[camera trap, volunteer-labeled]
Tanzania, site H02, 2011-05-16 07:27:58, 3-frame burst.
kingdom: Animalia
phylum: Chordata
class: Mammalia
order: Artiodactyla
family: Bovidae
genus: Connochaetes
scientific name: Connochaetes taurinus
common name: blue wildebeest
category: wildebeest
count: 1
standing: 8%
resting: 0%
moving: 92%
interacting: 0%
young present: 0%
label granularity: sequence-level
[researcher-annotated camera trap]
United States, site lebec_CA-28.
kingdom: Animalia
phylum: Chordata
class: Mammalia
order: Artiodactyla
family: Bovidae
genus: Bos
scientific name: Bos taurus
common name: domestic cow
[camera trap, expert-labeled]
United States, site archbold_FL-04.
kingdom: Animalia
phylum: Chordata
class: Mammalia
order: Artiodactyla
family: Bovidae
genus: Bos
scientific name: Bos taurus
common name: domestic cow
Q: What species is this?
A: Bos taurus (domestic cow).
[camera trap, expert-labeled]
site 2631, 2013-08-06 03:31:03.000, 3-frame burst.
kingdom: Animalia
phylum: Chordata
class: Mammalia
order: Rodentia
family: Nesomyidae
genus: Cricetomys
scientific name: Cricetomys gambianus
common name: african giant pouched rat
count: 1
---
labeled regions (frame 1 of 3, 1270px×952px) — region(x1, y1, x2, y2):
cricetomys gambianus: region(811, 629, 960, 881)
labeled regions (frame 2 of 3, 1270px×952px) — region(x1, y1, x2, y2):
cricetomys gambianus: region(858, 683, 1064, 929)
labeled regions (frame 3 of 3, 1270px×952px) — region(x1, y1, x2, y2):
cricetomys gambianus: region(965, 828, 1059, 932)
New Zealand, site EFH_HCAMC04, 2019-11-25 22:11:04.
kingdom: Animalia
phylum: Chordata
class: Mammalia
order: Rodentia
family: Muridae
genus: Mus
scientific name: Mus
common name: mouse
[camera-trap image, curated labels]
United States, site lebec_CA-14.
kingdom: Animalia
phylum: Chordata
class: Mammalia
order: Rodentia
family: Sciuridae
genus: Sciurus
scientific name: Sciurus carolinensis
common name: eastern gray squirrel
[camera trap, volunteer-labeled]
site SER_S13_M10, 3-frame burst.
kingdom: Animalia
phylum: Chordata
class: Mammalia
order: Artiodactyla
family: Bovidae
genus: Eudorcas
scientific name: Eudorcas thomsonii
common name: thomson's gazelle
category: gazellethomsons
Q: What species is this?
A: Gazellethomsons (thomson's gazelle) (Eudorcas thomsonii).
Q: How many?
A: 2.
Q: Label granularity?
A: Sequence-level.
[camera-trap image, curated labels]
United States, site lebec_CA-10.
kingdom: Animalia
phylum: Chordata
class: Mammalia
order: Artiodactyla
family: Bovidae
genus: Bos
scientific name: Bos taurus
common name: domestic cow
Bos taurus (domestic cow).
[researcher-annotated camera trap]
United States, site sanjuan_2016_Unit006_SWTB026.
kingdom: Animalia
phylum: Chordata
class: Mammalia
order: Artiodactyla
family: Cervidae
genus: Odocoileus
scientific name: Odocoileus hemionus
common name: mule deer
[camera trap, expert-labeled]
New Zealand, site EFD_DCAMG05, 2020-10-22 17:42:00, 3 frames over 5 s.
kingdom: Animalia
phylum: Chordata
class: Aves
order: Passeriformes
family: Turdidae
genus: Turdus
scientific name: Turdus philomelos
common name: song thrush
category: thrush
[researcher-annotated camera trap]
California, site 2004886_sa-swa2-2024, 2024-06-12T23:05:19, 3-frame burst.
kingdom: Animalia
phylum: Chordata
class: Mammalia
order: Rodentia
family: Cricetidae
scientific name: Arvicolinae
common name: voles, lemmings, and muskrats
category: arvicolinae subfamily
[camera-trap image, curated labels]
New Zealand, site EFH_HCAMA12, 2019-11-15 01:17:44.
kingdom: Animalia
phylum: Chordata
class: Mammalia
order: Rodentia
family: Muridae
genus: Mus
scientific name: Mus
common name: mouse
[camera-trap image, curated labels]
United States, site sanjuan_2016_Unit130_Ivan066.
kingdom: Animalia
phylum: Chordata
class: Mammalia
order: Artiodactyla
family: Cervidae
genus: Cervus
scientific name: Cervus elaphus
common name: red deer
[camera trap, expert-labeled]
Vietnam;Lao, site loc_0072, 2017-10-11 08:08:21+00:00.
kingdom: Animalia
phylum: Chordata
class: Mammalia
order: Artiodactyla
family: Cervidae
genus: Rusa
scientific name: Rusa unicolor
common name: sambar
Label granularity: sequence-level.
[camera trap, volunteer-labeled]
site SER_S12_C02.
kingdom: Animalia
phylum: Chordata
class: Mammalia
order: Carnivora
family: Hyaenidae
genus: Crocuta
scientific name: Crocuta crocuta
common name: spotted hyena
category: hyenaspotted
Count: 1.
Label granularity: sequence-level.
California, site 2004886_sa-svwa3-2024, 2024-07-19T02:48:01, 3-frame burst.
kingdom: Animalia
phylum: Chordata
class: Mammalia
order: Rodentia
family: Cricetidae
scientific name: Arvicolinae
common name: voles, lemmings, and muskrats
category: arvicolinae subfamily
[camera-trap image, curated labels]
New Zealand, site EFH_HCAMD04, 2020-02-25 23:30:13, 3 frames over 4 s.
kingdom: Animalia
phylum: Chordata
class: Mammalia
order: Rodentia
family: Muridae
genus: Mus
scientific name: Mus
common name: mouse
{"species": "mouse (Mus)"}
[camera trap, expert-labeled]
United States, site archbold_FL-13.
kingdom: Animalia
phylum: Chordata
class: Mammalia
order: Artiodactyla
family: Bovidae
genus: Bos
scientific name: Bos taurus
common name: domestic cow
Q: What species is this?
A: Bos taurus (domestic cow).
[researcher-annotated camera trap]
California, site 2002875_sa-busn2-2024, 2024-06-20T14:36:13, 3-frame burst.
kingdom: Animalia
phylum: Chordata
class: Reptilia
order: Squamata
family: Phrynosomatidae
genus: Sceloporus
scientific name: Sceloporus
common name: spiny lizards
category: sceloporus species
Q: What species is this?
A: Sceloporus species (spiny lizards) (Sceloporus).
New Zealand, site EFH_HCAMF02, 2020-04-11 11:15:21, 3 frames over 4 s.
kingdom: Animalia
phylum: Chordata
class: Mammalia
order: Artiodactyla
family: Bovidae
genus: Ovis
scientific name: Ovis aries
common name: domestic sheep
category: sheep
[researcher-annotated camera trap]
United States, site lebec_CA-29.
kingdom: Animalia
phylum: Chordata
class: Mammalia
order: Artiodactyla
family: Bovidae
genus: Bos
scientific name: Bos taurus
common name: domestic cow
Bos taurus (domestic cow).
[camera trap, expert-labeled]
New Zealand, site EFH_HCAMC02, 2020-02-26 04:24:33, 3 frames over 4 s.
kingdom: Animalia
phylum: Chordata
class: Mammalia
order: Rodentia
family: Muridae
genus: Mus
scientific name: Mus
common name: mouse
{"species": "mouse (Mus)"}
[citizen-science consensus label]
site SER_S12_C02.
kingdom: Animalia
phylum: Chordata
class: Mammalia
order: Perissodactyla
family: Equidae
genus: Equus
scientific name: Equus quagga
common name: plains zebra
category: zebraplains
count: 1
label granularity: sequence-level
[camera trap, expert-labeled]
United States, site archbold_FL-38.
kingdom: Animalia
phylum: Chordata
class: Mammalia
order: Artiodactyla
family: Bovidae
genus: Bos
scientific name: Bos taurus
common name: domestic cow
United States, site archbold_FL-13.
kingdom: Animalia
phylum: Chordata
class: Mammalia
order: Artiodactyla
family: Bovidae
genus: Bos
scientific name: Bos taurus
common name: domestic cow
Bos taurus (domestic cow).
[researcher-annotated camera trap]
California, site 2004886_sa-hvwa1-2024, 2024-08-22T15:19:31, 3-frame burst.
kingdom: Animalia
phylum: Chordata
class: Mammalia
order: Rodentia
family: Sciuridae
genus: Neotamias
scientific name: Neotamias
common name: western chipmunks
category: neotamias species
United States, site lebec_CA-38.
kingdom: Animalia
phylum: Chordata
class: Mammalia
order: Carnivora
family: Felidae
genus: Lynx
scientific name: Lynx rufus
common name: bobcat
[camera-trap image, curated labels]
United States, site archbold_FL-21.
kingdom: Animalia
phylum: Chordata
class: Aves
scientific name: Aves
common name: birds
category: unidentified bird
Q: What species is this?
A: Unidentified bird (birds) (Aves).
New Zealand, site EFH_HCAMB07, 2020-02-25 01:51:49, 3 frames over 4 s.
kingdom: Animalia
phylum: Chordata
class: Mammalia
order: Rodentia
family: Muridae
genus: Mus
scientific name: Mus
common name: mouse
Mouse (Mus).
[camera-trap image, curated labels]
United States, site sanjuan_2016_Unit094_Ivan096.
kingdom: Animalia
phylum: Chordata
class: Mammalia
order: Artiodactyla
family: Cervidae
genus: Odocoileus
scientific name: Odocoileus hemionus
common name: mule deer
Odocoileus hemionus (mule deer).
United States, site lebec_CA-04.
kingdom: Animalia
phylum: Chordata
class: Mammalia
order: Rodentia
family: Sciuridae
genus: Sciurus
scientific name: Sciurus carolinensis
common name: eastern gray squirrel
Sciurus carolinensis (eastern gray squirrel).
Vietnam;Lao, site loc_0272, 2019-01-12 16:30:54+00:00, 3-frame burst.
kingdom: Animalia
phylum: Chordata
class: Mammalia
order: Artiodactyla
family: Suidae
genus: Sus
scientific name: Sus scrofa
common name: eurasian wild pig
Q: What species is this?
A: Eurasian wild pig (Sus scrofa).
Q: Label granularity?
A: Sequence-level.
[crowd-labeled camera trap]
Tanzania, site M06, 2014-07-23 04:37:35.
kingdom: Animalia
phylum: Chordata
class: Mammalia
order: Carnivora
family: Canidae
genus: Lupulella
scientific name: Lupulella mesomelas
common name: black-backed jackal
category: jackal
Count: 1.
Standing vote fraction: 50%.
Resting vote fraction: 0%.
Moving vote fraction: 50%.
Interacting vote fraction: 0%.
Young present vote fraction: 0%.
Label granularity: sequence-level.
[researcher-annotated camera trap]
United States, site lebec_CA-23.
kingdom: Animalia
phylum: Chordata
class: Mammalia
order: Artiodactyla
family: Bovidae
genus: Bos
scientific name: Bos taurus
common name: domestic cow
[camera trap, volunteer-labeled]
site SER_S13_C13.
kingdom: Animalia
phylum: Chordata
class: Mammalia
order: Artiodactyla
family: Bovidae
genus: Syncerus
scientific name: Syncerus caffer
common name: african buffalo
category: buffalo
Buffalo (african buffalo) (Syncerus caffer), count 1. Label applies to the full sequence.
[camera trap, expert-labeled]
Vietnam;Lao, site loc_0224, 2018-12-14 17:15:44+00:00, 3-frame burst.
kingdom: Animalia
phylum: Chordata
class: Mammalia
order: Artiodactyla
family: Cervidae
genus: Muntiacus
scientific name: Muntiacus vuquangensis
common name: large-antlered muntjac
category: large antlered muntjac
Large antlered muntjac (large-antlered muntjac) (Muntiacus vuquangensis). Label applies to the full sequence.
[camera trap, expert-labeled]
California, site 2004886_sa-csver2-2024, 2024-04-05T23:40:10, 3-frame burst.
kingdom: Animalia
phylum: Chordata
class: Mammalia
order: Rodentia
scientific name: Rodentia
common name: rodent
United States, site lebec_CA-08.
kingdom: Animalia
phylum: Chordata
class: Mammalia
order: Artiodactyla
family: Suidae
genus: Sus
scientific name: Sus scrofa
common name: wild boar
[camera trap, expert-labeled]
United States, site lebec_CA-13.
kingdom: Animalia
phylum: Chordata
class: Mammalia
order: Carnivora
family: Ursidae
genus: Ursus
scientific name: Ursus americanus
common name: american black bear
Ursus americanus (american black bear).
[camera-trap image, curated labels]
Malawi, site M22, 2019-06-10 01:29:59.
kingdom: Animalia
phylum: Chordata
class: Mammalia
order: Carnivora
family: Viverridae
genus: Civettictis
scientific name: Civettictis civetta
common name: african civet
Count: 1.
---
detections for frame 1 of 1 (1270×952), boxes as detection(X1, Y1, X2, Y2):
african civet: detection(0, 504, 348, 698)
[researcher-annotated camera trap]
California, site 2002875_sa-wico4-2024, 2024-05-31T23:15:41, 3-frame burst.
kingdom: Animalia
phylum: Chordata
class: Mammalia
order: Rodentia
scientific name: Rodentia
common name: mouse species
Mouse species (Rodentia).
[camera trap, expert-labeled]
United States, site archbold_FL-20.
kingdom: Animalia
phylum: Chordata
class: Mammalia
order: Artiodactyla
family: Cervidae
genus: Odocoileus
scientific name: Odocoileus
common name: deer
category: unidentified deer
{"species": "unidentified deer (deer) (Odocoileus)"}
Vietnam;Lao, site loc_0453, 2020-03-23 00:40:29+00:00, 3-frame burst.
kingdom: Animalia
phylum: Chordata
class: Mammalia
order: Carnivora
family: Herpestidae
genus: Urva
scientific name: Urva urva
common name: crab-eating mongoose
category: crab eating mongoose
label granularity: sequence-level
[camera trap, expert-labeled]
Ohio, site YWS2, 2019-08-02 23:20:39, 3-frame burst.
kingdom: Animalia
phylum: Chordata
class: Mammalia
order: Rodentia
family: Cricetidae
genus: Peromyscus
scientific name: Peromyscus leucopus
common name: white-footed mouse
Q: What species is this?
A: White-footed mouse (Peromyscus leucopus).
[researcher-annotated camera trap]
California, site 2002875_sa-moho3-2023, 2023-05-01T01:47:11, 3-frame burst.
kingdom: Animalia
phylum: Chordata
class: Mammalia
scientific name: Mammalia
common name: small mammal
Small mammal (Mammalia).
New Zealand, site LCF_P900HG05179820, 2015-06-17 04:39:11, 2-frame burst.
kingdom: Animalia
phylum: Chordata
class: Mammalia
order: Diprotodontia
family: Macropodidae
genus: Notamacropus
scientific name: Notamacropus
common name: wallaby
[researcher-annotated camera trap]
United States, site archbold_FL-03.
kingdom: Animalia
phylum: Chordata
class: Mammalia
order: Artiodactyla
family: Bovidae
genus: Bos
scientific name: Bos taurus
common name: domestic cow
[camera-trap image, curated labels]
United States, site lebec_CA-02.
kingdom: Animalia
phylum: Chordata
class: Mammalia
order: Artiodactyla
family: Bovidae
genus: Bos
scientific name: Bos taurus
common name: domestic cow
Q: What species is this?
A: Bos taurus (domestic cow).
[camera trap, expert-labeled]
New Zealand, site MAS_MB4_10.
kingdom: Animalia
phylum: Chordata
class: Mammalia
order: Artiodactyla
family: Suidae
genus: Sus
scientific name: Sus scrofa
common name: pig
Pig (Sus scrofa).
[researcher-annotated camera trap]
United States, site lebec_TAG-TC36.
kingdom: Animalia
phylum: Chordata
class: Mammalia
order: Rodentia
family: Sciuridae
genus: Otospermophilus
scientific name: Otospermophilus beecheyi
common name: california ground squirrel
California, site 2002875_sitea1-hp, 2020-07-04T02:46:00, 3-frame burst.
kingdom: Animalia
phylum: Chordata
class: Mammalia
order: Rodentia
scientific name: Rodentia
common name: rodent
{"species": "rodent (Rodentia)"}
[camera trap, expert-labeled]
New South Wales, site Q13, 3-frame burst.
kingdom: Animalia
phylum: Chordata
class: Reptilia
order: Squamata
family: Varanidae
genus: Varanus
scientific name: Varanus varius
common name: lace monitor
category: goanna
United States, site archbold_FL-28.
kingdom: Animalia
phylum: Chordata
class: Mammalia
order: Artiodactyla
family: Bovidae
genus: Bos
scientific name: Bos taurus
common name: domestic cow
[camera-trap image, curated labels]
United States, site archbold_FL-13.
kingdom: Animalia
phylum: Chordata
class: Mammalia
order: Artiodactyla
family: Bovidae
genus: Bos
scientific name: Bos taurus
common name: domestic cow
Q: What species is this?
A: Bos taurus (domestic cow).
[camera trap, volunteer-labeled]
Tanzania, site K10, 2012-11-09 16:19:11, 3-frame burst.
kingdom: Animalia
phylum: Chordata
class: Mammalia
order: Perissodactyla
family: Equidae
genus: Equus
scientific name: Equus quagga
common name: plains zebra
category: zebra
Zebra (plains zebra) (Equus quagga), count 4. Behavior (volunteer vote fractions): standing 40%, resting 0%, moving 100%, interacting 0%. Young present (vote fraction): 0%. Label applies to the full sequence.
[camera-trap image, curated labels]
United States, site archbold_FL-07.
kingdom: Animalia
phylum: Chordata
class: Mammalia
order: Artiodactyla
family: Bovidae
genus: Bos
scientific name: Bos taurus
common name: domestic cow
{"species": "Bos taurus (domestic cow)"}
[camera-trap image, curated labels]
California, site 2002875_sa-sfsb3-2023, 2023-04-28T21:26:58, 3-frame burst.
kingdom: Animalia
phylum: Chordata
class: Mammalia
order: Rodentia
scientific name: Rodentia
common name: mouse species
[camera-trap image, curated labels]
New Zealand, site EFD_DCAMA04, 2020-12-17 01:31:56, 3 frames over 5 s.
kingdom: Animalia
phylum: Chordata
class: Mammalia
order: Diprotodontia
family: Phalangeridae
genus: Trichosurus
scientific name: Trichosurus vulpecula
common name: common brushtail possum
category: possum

· · · · ·

**EXERCISE GOAL**: This task asks for the number of lines above that include the string "Vietnam". Respond with that number only.

**ANSWER FOR THE TASK**: 4